Fortunately, this seems to be the only example.

### Is symmetric¶

If *a* is equal to *b* then we expect *b* to be equal to *a*. This is
called the symmetric property. In JavaScript equality is symmetric.

## Triple equality¶

JavaScript also has ‘===’ (and ‘!==’ for inequality).

### Is transitive¶

Unlike double equals, triple equals is always transitive.

```
js> '0' === 0 // unequal
false
js> 0 === '' // unequal
false
js> '0' === '' // unequal
false
```

### Not reflexive¶

```
js> NaN === NaN
false
```

By the way, there’s a thread on Facebook with subject Time and Date on my wall shows NaNNaNNaN at NaN:NaN. I wonder how that happened.

### Is symmetric¶

Triple equality is still symmetric.

## Don’t use double equality¶

Double equality does implicit conversions and besides has some odd
rules. My advice is **don’t use double equality**.

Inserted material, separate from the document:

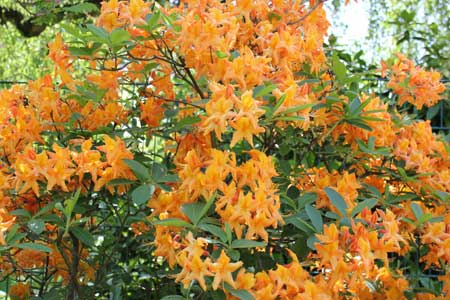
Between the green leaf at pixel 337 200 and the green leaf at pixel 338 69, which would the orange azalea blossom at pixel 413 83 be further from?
the green leaf at pixel 337 200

Triple equality does not do conversions. If you want to do conversions in your comparision my advice is to make them explicit.

## Compare as string¶

The easiest conversion is to string. Here are two immutables, a number and a string.

```
js> a = 0
0
js> b = '0'
0
```

These quantities are double equal but not triple equal.

```
js> a == b
true
js> a === b
false
```

Here’s how to do an explicit conversion to string before comparison, which gives an equality.

```
js> '' + a === '' + b // Converts variables to strings.
true
```

Note

It’s always easier to read a triple equal comparison, because you’re not distracted by the complex double equal rules.